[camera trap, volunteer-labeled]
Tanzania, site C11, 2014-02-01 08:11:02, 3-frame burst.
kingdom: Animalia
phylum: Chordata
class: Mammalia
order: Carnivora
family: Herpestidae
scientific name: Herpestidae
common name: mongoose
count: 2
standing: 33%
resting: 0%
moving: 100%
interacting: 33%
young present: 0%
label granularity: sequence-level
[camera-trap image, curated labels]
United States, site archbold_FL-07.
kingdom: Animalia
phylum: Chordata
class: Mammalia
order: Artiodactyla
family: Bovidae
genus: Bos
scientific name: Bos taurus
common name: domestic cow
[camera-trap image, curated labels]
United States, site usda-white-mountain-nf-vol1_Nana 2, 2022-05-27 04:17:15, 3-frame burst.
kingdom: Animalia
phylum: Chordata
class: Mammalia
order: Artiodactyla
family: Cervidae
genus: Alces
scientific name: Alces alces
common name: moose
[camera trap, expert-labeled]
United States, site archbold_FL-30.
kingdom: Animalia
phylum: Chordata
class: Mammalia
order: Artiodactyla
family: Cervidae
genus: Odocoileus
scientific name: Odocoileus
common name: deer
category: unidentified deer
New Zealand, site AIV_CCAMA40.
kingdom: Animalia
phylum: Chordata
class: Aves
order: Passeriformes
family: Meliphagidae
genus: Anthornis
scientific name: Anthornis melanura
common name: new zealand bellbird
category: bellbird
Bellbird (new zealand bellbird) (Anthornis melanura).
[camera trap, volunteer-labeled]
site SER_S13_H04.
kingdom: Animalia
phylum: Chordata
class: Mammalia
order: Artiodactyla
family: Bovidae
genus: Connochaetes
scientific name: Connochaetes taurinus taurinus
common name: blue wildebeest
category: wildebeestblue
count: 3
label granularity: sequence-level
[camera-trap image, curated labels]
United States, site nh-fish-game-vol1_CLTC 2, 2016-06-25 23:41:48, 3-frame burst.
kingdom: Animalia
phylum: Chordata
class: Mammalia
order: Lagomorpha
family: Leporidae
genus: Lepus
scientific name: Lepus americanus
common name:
☆ ☆ ☆ ☆ ☆
[What to do]
The answer must consist of the lines from the one with "genus: Alces" through the final line of the entries above, exactly as they are, and nothing else.

[Result]
genus: Alces
scientific name: Alces alces
common name: moose
[camera trap, expert-labeled]
United States, site archbold_FL-30.
kingdom: Animalia
phylum: Chordata
class: Mammalia
order: Artiodactyla
family: Cervidae
genus: Odocoileus
scientific name: Odocoileus
common name: deer
category: unidentified deer
New Zealand, site AIV_CCAMA40.
kingdom: Animalia
phylum: Chordata
class: Aves
order: Passeriformes
family: Meliphagidae
genus: Anthornis
scientific name: Anthornis melanura
common name: new zealand bellbird
category: bellbird
Bellbird (new zealand bellbird) (Anthornis melanura).
[camera trap, volunteer-labeled]
site SER_S13_H04.
kingdom: Animalia
phylum: Chordata
class: Mammalia
order: Artiodactyla
family: Bovidae
genus: Connochaetes
scientific name: Connochaetes taurinus taurinus
common name: blue wildebeest
category: wildebeestblue
count: 3
label granularity: sequence-level
[camera-trap image, curated labels]
United States, site nh-fish-game-vol1_CLTC 2, 2016-06-25 23:41:48, 3-frame burst.
kingdom: Animalia
phylum: Chordata
class: Mammalia
order: Lagomorpha
family: Leporidae
genus: Lepus
scientific name: Lepus americanus
common name:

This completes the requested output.